Фикус этот прожил у Бечевкиных всего два с половиной года, потому что в марте 1953-го подкралось незаметно очередное горе всенародное.

Вначале что-то случилось с радио, которое вместо хора Пятницкого и "Какувижу, какуслышу…" начало передавать только мрачную духовую музыку, изредка разряжая ее "Танцем с саблями". На следующий день было то же самое – чуть весь народ с ума не свели.

Ну а уж когда грянула весть, поразившая все прогрессивное человечество в самую суть, народ, вестимо, сдался и зарыдал. Оно и понятно – кто ж столько Моцарта выдержит.

Заслонова в тот вечер сильно на работе задержали – вначале митингом, а потом вполне естественно возникшим у трудовых масс желанием помянуть.

Так что труден был вечером в быту Заслонов – все сморкался и даже крепчайшим кофе никак не отпаивался. Только к исходу третьего часа ночи удалось Авдотьевне несколько привести его в порядок.

Сел тогда Заслонов за стол, склонил буйну голову и горестно прошептал:

– Как же мы теперь будем?!. Сиротинушки…

– Свято место пусто не бывает, – подумала на это Авдотьевна, а заплаканный подселенец себе в утешение сказал:

– У нас незаменимых нет! – и очень испугался этим своим словам, но, как показал возвратно-поступательный ход истории, прав, однако, оказался.

Утром подселенец был совсем плох – стонал, ничего не ел, жаловался на чейнстоковское дыхание и все врача просил вызвать. Насилу выпроводила его Авдотьевна.

Но, с отбытием Заслонова, ужасное это утро для Авдотьевны не кончилось, потому что пришлось ей идти с Никитой Фомичем в школу и не просто идти, а еще и тащить непомерно выросший фикус – детям, видите ли, было велено по цветочку принести…

В школе и случился с Луизой фон Клаузериц удар.

Надо сказать, была для того вполне объективная причина: во время возложения цветочков не успела кастрюля коснуться полированного мрамора, как, внешне такое культурное, растение выпустило из себя нечто хилое, рассчитанное явно лишь на продолжение плебейского его рода и тут же у всех на глазах начало нагло самоопыляться.

Как увидела Авдотьевна подобную гадость, так и рухнула, не слыша искреннего плача насмерть испуганных, но заинтересованных детей.

Когда она открыла глаза, вокруг было темно и только лампадки горели с непомерной расточительностью – чужая рука чувствовалась. И захотела Авдотьевна встать – фитильки поправить, да не смогла. Только пальцами левой руки пошевелила и все.

– Господи! – подумала Авдотьевна. – За что же ты так меня? Нехорошо это, Господи, с Твоей стороны. Ну хоть скажи за что? – и, не услышав никакого ответа, тихо заплакала.

Но как ни тихо заплакала Авдотьевна, сидящий рядом на стуле Заслонов услышал это и проснулся.

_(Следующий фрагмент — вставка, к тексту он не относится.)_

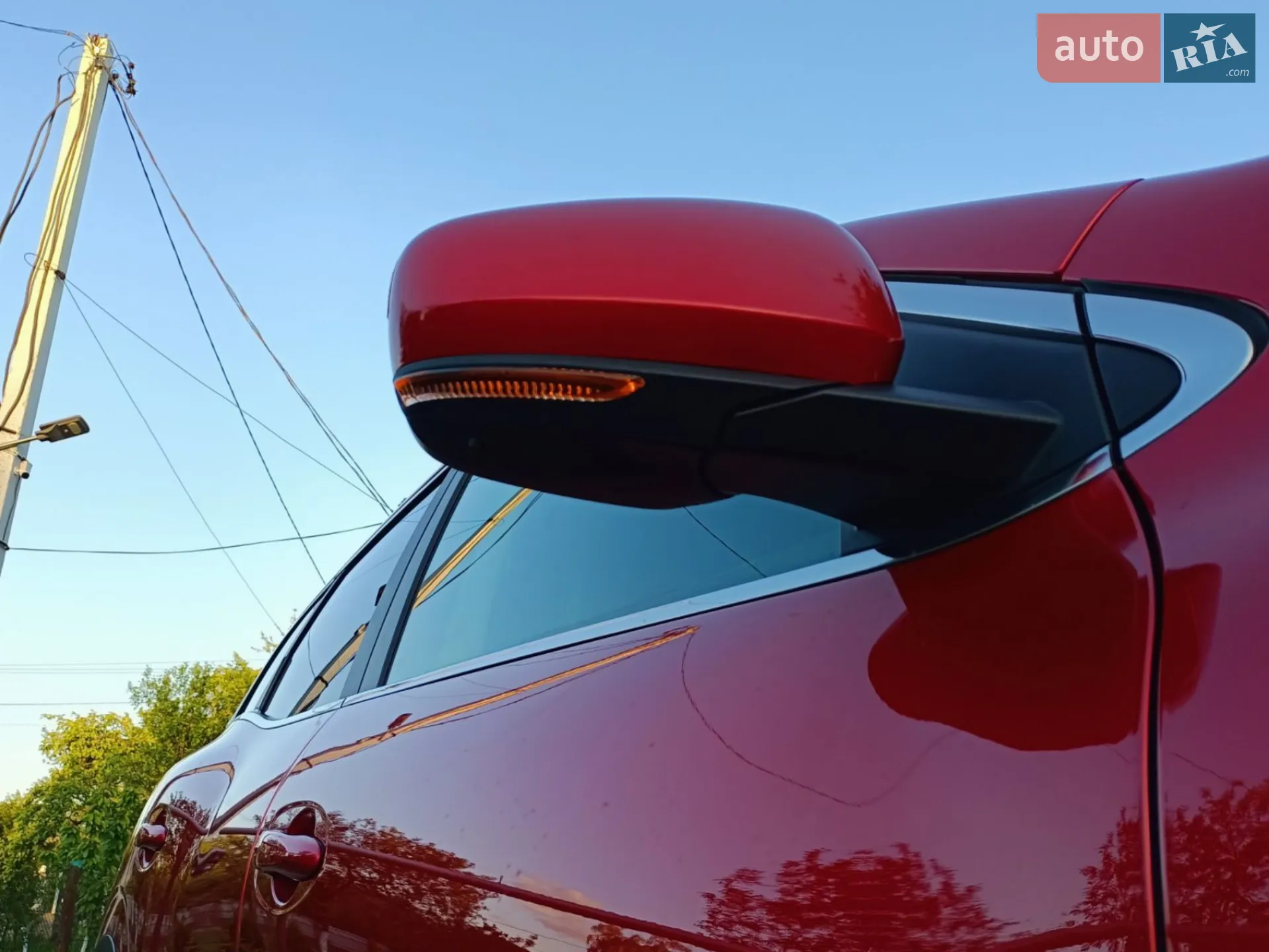 2015 Renault Kadjar - мініатюра 23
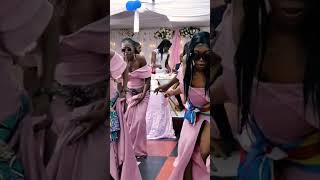 CONGOLESE WEDDING DANCE PERFORMANCE [upl. by Akila]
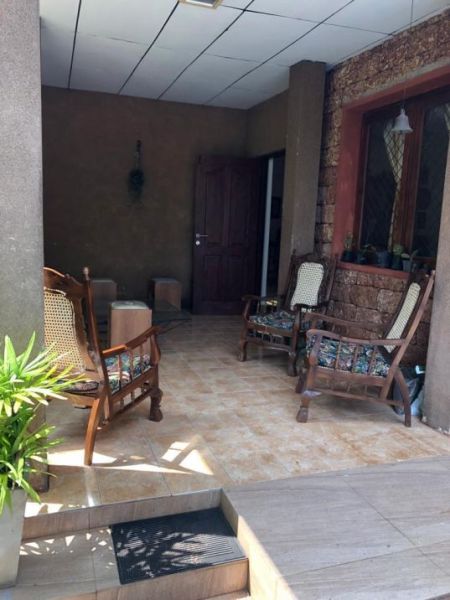 Living Room - 4 Bedroom House For Sale in Rajagiriya - PDH27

– Ну что вы… что вы… мама… – сказал Заслонов. – Дома вы. Все хорошо. Дома. А это пройдет. Право слово – пройдет.

– А… – сказала Авдотьевна каким-то ей самой неприятным горловым голосом. – А-и… а-й… – то есть: – Не говори глупостей!

Но Заслонов ее не понял, напоил водичкой и таблетку мелко покрошенную скормил. Оказалось это делом не быстрым и нелегким, так что, когда последняя белая крошечка с водой унеслась, рассвело уж. И сдал Заслонов дежурство Прасковье Никифоровне, и радостный побежал на работу – все же глаза открыла и таблетку приняла.

Так вот и началась у Заслонова новая жизнь. Днем, значит, очередную историю увековечивал, потом по очередям сволочился – побыстрей ведь надо, ну а потом по хозяйству – бульон сварить, постирать чего… И хотя сердобольные соседи пытались взять на себя часть забот, оставалось и на его долю предостаточно.

А управившись, садился Заслонов у постели, брал в руки Библию и читал вслух. Поначалу показалось ему это даже труднее, чем хорошее мясо достать. Особенно, когда родословную читал. Как дошел он до места, где все друг друга по очереди рожают, так глаза сами собою закрываться начали.